Career advice: Two lessons Woodley can learn from Lawrence – who played a part in convincing her to sign on for the “Divergent” films — is how to continue to best straddle the worlds of both commercial and art-house films as well as emphasizing the importance of collaborating with actor-friendly directors like Payne, who can draw the best out of her. Much as Lawrence eschews the need to diet herself to death, Woodley also is keenly aware of how her choices might affect young female fans and she has already taken steps toward setting a good example. That includes appearing natural and makeup-free on the red carpet occasionally. As she told Stone during their Interview talk, “Growing up and looking at magazines, I was comparing myself to images like that – and most of it isn’t real. … It’s fun sometimes to dress up for the Oscars and certain events – I get to be like a 5-year-old again, wearing my Cinderella dress. But some events where it’s a more casual vibe, I just want to be me.”

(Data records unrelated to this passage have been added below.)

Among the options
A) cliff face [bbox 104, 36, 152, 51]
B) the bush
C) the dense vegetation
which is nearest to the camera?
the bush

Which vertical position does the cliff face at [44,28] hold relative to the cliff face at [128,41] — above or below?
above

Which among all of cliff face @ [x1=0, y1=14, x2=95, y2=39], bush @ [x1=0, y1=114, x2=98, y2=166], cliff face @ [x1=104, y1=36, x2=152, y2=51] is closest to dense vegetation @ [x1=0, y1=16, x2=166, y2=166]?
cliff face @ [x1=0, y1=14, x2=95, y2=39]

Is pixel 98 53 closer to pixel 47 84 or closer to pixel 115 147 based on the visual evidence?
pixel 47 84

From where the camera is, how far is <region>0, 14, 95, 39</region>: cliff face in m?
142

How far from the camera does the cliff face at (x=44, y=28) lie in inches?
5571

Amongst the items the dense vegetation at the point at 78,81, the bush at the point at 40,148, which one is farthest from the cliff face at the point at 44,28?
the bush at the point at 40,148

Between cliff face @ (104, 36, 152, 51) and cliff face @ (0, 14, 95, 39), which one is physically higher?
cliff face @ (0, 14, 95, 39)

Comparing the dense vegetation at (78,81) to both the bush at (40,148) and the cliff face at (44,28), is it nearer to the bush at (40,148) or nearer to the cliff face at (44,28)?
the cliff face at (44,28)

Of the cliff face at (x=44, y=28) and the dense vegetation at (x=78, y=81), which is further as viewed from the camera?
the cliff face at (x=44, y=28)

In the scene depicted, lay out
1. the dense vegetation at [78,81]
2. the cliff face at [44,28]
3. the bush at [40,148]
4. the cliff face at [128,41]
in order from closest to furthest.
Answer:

Next step: Besides continuing to carry the girl-power torch while shooting Insurgent, the No. 2 entry in the “Divergent” franchise, this summer, Woodley stars in another film based on a beloved YA novel, “The Fault in Our Stars.” The drama about a teen cancer patient opens June 6 (which is why she cut her wavy cheerleader locks off – not because of Lawrence’s new do). Awaiting release is “White Bird in a Blizzard,” her recent Sundance selection directed by Gregg Araki. Woodley shows a darker and more adult side — including nudity — as her character, troubled by her mother’s sudden disappearance, seduces a 40-ish police detective played by Thomas Jane.